Colorado Supreme Court examines reasonableness of DPS search of student on ‘safety plan’

The Colorado Supreme Court considered this week what constitutional safeguards are necessary when school officials place students on “safety plans” that call for routine searches, even when there is no reasonable suspicion of an offense.
The case may be the first in the country scrutinizing student safety plans, and balancing the Fourth Amendment’s prohibition on unreasonable searches with the reduced expectations of privacy the U.S. Supreme Court has said schoolchildren have.
Although the parties and outside organizations argued to Colorado’s justices about the need to ensure school safety in an era of frequent mass shootings, the only major area of disagreement during oral arguments on Wednesday revolved around a narrow question: Did Denver Public Schools put a student on notice that he was subject to searches under his safety plan?
“Everybody agrees notice is required,” said public defender Mark Evans. “The whole reason we send kids to school is to learn to be good citizens. And if we want the citizenry that respects and defends the constitutional rights of others, we have to respect and defend the constitutional rights of our schoolchildren.”
Evans represented a John F. Kennedy High School student identified as J.G. After J.G. was adjudicated delinquent – the juvenile equivalent of being found guilty – of two gun-related offenses, school officials developed a safety plan for him in early 2019. Among other protocols, J.G. was not allowed access to backpacks or lockers and would need to be searched daily.
J.G.’s mother attempted to enroll him at a different school for the 2019-2020 school year, but she ended up hastily re-enrolling him at Kennedy the week before school started. A “re-entry meeting” was supposed to happen with J.G., but it never did. Instead, J.G. attended school for two days without being searched.
On the third day, the school resource officer and an administrator took J.G. aside and demanded to search his backpack. J.G. resisted, prompting the officer to restrain J.G. while another security official examined the backpack. A loaded handgun was inside. The officer placed J.G. under arrest and a judge again adjudicated J.G. delinquent for the offense.

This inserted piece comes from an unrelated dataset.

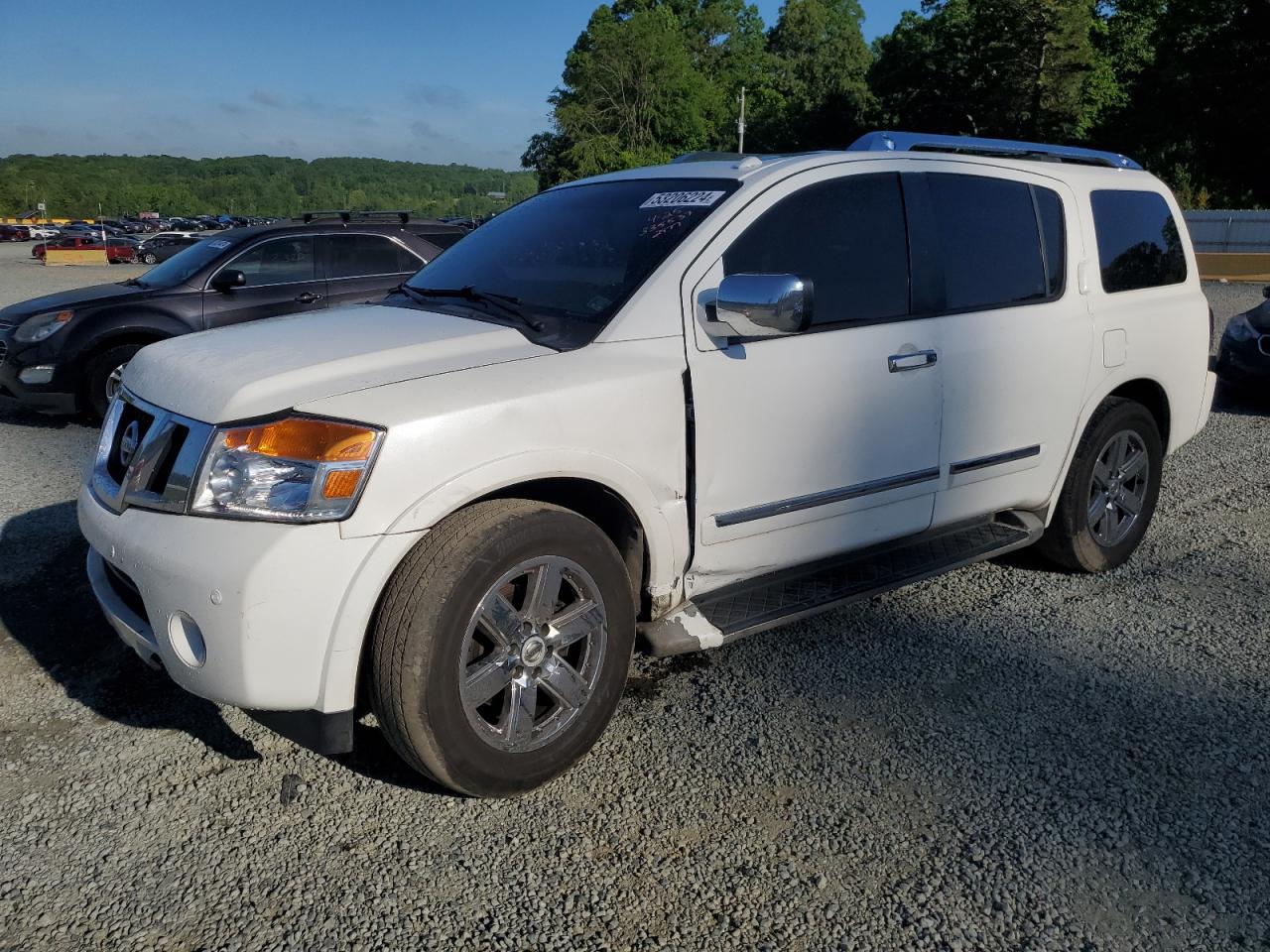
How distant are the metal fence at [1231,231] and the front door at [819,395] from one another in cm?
2399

On appeal, J.G. challenged the constitutionality of the school officials’ search. A Court of Appeals panel, following the U.S. Supreme Court’s precedent, determined reasonable suspicion was not necessary. Instead, if J.G.’s safety plan was still in effect, it was reasonable for J.G. to expect daily searches regardless of the justification.
“We note that the Safety Plan doesn’t specify a timeframe and that it also doesn’t include an expiration date. Thus, we construe the Safety Plan as remaining effective as long as J.G. attended the same high school,” wrote Judge Craig R. Welling last June.

While J.G.’s appeal to the state Supreme Court was pending, safety plans came under scrutiny after an East High School student shot two administrators during a routine search pursuant to his own safety plan. The Colorado School District Self Insurance Pool, which includes 134 school districts, told the court that safety plan searches are not aimed at criminal investigation, but are more akin to going through airport security.
“While a safety-plan search for weapons may turn up evidence of criminal conduct, such searches are intended to deter students from bringing weapons to school by alerting the student that the student will be searched,” wrote the organization’s lawyers. “The effectiveness of this deterrence is illustrated by the fact that J.G. brought the handgun to school believing that the search requirement had lapsed.”
Evans, the public defender, maintained no one in Denver Public Schools had told J.G. his safety plan would continue through the next school year, so the lack of notice rendered the search unreasonable. The justices were not so sure.
“This doesn’t feel like ‘gotcha’ because he had been subject to this protocol the year before,” said Justice William W. Hood III.
“What evidence is there that he stopped having notice?” added Chief Justice Brian D. Boatright. “Because he clearly had notice in April, May. … He assumed it’s a new school year, therefore, I’m free?”
Evans acknowledged that if J.G. had been told about the safety plan’s requirements, he would lose his constitutional challenge. But there is “no evidence in the record about what anybody told J.G.,” he continued.
Senior Assistant Attorney General Melissa D. Allen, meanwhile, conceded the lack of evidence about any conversations with J.G. She believed the court could nonetheless infer J.G. knew about the safety plan.
Members of the court appeared to agree with her.
“When we’re trying to think about what’s a reasonable rule here, I would think it would be very different if, sometime in November, they suddenly searched him,” said Justice Melissa Hart. “Then I would think it’s to imagine the same safety plan was in place.”
Given that officials at Kennedy resumed their searches within three days of the new school year, she continued, “that seems like a really important, different set of facts.”
The case is People in the Interest of J.G.